Risacca #39

Alvaro stava guidando: lo faceva spesso quando non riusciva ad inquadrare la situazione in cui si trovava. Vagava in cerca di un tratto di asfalto che risuonasse alla frequenza dei suoi pensieri al passaggio del battistrada. Ogni uscita era una scommessa, non sapeva se avrebbe trovato quella toppa magica di catrame durante il tragitto. Ed il più delle volte non era così. Dopotutto non era tanto stolto da sognarsi di ricevere l’illuminazione per la soluzione dei suoi problemi da un brevissimo viaggio in automobile. Ma la disillusa speranza gli riempiva comunque il cuore, alleggerendolo un poco. Stava rientrando questa volta più sconsolato del solito. Le note delle sue canzoni non erano riuscire a scuotere la rugiada salata dalla foglie della sua anima. Gli occhi erano rimasti asciutti e pulsanti. Permanevano quelle odiose sensazioni di livore ed impotenza: formavano un unico denso grumo calcato sul fondo dell’esofago. Alvaro era indeciso se continuare a provare a spingere in basso il pesante silenzio o premere con forza sulla bocca dello stomaco sino a ritrovarsi tra le mani il dolore. Una peristalsi indotta che potesse liberarlo una volta per tutte. L’inibizione era tanto persistente da esser divenuta occlusione fisica:  l’impressione era quella di un gomitolo lercio ed ingombrante incastrato in una tubatura, ed ogni infruttuoso tentativo di estrarlo dallo stretto pertugio aveva sospinto quell’ammasso ancor più in profondità, nell’oscurità. Così si sentiva Alvaro. Le sue dita erano ormai tremanti dalla frenesia di voler cavare il tappo delle emozioni di là, era talmente esausto dai vani tentativi che i suoi movimenti erano divenuti imprecisi, e continuava maldestramente a sbattere da una parte all’altra delle pareti sospingendo fatalmente il gomitolo. Non sapeva più come e cosa fare. Quel gomitolo altro non era che un’inestricabile matassa di tutti i sentimenti che albergavano in lui. Mille colori e sfumature rendevano quella maledetta palla sinistramente appagante. Erano tutti sentimenti onorevoli. Amore, compassione, altruismo, passione, gioia di condividere. Ma erano tenuti assieme da una melassa che si era accumulata nel tempo ed a cui non aveva dato peso. Non capiva la natura di quella massa ed ora doveva farci i conti. Un cancro da estirpare senza avere idea delle armi da poter utilizzare.

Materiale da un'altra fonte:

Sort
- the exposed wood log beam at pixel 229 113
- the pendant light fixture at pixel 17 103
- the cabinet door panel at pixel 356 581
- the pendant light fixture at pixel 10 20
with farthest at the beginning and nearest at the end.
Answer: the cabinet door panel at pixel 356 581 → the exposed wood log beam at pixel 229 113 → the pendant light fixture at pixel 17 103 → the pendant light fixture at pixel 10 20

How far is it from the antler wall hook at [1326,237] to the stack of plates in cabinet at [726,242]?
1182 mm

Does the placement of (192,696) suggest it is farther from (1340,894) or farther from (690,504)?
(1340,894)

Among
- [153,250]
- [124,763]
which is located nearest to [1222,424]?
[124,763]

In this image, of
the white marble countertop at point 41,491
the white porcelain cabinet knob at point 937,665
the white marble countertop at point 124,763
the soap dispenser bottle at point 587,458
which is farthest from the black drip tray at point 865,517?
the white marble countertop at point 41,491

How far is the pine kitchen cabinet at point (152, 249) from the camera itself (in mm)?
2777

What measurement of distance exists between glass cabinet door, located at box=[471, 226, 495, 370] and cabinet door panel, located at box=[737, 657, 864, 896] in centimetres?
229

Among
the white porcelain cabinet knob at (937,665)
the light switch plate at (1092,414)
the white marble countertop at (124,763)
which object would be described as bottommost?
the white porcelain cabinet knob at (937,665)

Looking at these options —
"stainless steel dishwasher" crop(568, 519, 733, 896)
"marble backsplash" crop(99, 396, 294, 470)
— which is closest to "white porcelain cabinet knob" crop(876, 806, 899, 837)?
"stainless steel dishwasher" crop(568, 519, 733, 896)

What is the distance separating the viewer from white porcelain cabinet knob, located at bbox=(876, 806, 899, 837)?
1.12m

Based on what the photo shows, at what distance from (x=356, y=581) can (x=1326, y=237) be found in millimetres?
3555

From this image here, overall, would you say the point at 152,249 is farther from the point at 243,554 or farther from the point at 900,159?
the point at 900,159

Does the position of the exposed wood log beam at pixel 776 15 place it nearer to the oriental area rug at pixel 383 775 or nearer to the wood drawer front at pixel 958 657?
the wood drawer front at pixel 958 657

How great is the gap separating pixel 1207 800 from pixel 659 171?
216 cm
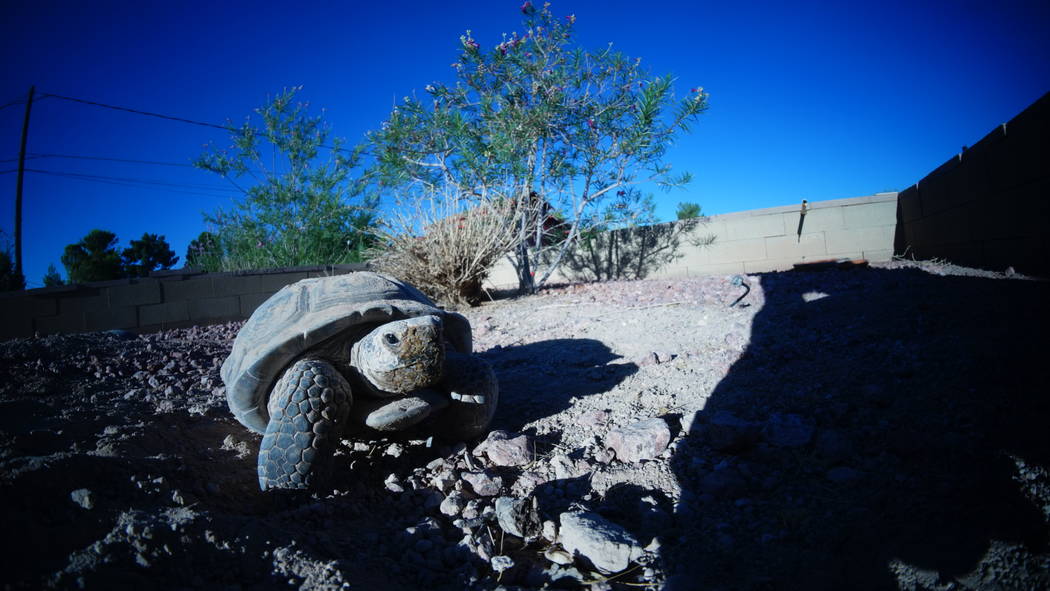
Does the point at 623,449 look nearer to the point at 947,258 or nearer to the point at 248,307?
the point at 248,307

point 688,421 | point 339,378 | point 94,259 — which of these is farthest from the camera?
point 94,259

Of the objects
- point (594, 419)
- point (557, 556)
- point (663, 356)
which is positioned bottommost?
point (557, 556)

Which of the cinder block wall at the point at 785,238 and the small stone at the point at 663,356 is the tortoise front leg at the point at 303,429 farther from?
the cinder block wall at the point at 785,238

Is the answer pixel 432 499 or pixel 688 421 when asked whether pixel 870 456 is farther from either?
pixel 432 499

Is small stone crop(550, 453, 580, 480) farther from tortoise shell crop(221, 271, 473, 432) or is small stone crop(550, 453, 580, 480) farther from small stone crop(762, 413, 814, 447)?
tortoise shell crop(221, 271, 473, 432)

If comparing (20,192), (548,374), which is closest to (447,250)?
(548,374)

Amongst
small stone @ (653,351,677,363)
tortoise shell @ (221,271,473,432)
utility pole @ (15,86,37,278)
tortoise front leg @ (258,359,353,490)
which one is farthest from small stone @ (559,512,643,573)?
utility pole @ (15,86,37,278)

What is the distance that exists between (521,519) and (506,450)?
497mm

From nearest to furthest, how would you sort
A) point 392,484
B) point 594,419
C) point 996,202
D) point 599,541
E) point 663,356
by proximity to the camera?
point 599,541 < point 392,484 < point 594,419 < point 663,356 < point 996,202

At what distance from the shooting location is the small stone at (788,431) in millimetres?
1677

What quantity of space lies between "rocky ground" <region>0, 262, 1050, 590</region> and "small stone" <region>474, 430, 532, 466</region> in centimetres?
1

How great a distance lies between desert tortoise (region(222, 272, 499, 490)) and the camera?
5.42 ft

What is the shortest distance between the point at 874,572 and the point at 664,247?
7.73 meters

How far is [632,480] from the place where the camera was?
1663mm
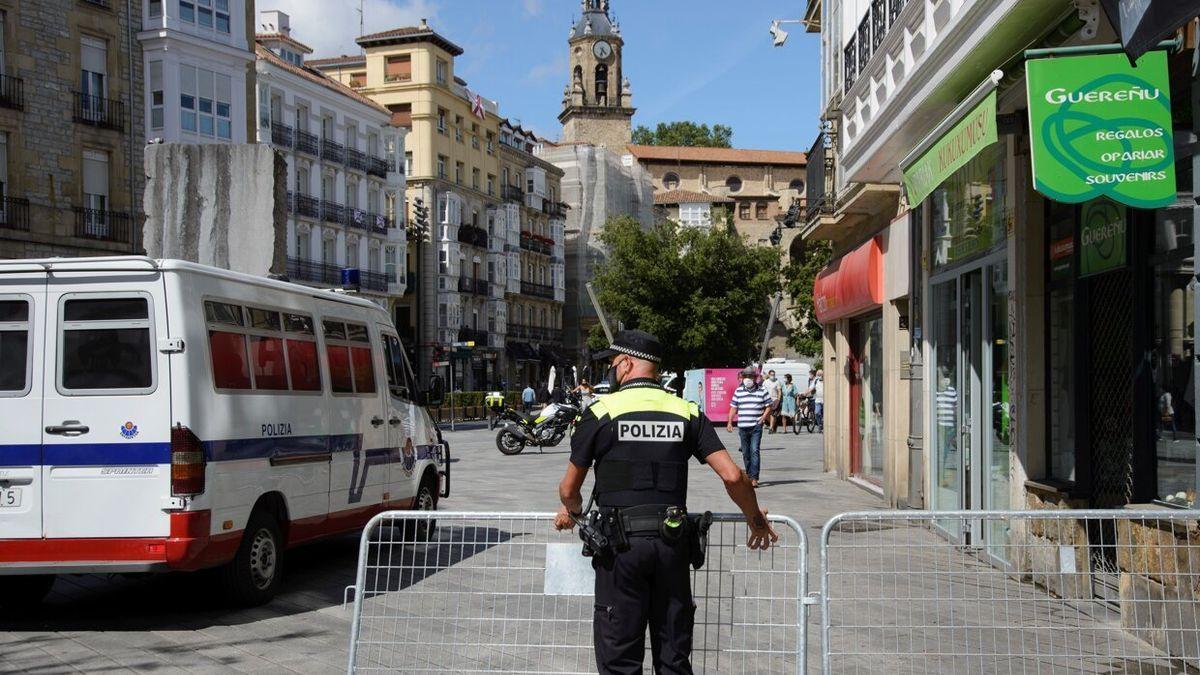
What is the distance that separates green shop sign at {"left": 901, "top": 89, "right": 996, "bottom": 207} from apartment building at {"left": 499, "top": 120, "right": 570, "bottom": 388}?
72.4m

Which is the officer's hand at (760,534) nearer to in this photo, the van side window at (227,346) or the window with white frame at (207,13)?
the van side window at (227,346)

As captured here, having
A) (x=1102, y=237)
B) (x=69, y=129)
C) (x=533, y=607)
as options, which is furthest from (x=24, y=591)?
(x=69, y=129)

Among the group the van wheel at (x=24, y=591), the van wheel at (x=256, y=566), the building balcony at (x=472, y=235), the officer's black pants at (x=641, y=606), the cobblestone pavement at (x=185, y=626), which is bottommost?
the cobblestone pavement at (x=185, y=626)

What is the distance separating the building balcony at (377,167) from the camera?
61812 millimetres

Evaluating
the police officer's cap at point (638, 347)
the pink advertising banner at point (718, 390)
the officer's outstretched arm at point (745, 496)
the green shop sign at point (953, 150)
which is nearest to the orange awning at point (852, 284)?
the green shop sign at point (953, 150)

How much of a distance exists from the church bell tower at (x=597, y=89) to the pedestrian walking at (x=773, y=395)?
7732 centimetres

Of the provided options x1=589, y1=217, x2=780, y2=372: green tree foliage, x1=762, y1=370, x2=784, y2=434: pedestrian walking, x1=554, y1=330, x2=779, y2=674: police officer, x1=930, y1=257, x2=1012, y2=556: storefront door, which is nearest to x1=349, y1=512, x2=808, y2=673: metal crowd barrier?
x1=554, y1=330, x2=779, y2=674: police officer

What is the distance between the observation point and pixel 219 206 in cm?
1514

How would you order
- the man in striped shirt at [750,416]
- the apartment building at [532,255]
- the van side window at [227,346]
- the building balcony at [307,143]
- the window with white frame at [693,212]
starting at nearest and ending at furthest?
the van side window at [227,346]
the man in striped shirt at [750,416]
the building balcony at [307,143]
the apartment building at [532,255]
the window with white frame at [693,212]

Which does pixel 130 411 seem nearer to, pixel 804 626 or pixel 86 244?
pixel 804 626

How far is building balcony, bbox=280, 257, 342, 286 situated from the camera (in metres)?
55.9

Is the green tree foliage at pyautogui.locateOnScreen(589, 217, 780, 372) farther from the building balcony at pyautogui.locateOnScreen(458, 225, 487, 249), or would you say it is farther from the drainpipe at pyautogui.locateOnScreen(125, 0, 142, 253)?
the drainpipe at pyautogui.locateOnScreen(125, 0, 142, 253)

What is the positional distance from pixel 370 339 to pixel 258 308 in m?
2.10

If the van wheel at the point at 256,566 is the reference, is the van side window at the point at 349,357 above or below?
above
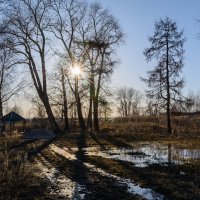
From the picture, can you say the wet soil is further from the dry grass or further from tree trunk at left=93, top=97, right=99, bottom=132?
tree trunk at left=93, top=97, right=99, bottom=132

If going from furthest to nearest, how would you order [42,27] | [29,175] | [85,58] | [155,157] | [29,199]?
[85,58] < [42,27] < [155,157] < [29,175] < [29,199]

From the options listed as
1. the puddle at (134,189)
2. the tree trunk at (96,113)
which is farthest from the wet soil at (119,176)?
the tree trunk at (96,113)

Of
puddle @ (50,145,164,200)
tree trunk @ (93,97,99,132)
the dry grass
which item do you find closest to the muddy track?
puddle @ (50,145,164,200)

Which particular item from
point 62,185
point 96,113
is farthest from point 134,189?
point 96,113

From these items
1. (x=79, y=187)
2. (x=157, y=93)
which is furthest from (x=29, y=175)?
(x=157, y=93)

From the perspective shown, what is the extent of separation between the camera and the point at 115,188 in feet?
37.4

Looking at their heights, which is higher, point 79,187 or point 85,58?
point 85,58

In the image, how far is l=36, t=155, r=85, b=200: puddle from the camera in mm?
10766

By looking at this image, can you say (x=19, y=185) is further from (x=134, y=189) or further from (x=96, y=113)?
(x=96, y=113)

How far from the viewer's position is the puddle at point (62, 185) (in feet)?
35.3

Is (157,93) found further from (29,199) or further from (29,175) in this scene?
(29,199)

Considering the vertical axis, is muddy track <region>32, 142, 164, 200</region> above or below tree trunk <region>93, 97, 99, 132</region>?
below

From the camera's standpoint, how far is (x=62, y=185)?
39.9 feet

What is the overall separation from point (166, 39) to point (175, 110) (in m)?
6.27
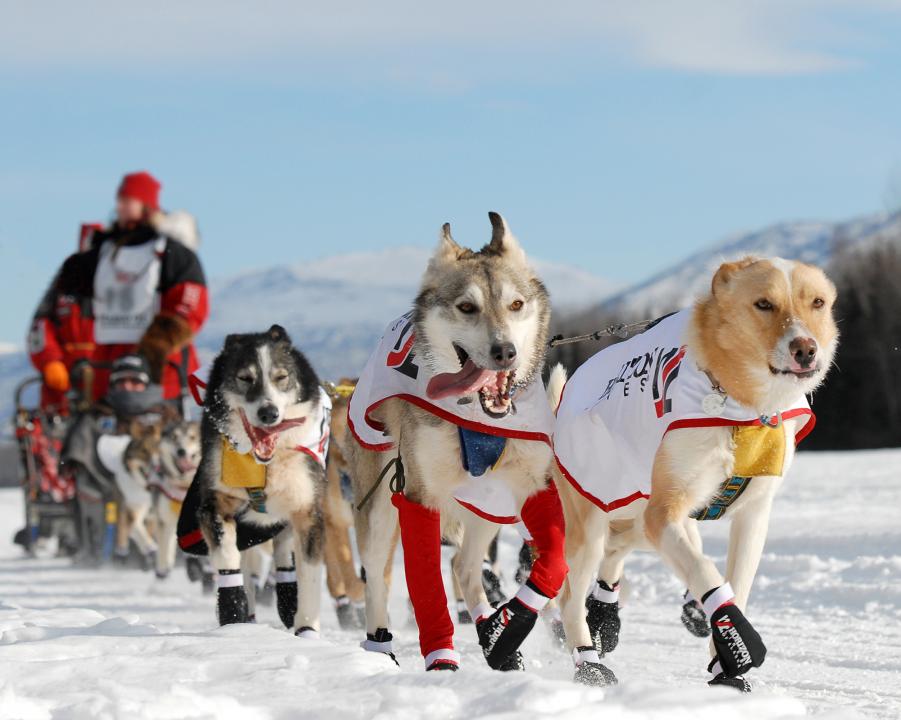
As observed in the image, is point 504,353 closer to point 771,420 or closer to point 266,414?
point 771,420

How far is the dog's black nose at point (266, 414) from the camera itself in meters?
5.88

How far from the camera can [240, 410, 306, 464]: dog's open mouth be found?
19.2 ft

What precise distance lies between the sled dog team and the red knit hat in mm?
6446

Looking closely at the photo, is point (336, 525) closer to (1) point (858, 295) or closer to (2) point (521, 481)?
(2) point (521, 481)

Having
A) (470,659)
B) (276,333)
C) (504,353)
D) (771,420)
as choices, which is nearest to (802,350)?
(771,420)

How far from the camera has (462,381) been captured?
14.1 feet

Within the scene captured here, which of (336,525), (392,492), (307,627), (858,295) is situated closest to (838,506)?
(336,525)

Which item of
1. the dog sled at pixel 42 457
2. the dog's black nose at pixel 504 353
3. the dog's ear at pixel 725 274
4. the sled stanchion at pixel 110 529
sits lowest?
the sled stanchion at pixel 110 529

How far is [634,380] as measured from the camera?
4.74 m

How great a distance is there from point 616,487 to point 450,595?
10.9 ft

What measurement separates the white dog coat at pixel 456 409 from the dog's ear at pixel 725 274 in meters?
0.65

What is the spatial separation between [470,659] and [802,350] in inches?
74.1

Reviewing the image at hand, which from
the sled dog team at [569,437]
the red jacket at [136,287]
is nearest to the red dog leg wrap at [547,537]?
the sled dog team at [569,437]

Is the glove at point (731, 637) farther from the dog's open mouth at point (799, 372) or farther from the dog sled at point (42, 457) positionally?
the dog sled at point (42, 457)
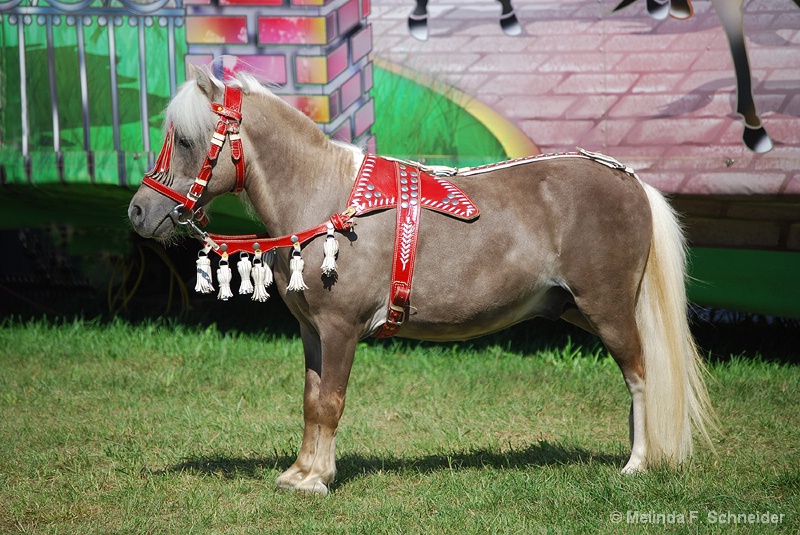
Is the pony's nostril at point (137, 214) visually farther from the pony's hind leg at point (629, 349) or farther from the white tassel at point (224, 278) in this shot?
the pony's hind leg at point (629, 349)

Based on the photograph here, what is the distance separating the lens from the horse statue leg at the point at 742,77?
17.9 ft

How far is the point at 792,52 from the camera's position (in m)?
5.41

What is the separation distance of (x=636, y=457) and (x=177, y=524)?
7.29 feet

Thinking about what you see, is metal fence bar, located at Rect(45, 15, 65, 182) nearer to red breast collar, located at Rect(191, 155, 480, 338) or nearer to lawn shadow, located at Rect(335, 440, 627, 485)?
red breast collar, located at Rect(191, 155, 480, 338)

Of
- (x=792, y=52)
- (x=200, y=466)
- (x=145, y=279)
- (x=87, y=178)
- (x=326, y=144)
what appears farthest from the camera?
(x=145, y=279)

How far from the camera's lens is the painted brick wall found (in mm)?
5848

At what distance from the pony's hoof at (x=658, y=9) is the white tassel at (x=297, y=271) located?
3.33 meters

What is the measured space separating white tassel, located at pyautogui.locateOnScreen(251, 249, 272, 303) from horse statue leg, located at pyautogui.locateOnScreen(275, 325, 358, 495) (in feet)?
1.11

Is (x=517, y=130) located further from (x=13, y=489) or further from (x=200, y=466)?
(x=13, y=489)

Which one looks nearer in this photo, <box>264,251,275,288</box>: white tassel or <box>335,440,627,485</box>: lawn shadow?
<box>264,251,275,288</box>: white tassel

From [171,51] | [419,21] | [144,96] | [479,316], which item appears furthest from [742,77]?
[144,96]

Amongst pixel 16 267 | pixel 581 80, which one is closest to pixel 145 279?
pixel 16 267

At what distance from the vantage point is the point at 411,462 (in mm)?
4453

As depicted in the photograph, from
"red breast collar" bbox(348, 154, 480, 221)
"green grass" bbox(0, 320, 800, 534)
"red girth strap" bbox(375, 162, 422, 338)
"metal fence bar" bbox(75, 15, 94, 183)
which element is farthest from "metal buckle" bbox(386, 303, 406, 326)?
"metal fence bar" bbox(75, 15, 94, 183)
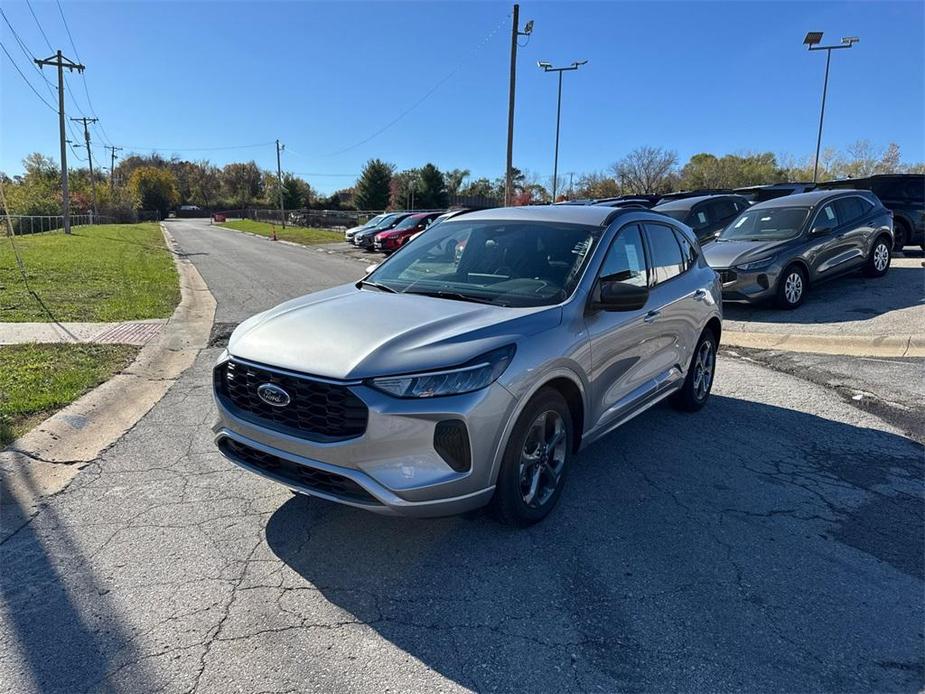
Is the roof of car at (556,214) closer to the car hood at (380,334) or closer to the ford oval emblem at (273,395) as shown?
the car hood at (380,334)

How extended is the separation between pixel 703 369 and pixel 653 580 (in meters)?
3.07

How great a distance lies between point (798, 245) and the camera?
9945 millimetres

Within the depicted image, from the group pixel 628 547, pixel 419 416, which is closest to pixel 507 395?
pixel 419 416

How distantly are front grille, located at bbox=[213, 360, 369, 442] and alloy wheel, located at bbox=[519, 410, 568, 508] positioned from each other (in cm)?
99

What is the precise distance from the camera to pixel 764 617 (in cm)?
282

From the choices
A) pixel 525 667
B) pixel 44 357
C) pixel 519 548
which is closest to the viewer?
pixel 525 667

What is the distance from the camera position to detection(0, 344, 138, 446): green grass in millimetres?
4996

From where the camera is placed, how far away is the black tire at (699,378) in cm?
546

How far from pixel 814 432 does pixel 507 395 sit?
3.60 metres

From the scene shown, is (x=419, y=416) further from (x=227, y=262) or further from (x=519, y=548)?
(x=227, y=262)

La sensazione di nausea era insopportabile e si acuiva mano a mano che si avvicinava al portone di casa. Non apparteneva nemmeno più a quello scorcio di mondo. Non era più parte di tale paesaggio. Un arbusto amante del sottobosco soffocato da invadenti, enormi palme. Il terreno sabbioso non sapeva più nutrirlo come ne avrebbe avuto bisogno, precludendo ogni sentore di petricore. Le ampie fronde delle palme gli impedivano la vista delle amate stelle la notte, così il suo passatempo di collegare quei puntini luminosi non gli era più possibile. Odiava alternativamente l’ostile ambiente e le sue radici. Odiava, su tutto, chi aveva lasciato i rocchetti dei fili delle sue emozioni tutti svolti, permettendo che ne nascesse un grumo doloroso ed appiccicoso. Odiava se stesso per ricordare con piacere quelle mani che giocavano sbadatamente con i rocchetti, a tratti ammaliate da colori e consistenza, a tratti annoiate. Ed ora, ora non aveva più filo per poter far scorrere la spola sul telaio della vita. Era in cerca dell’arcolaio, che sbrogliasse la matassa. Sarebbe tornato a filare. Sarebbe tornato garzone nella filanda delle emozioni, lui che ormai era felicemente padrone dell’arte del tessere. Un filo alla volta, Alvaro avrebbe riempito nuovamente il suo cassetto da filatore dei colori più vividi ed esotici. Doveva solo avere pazienza, e calmare le sue abili mani.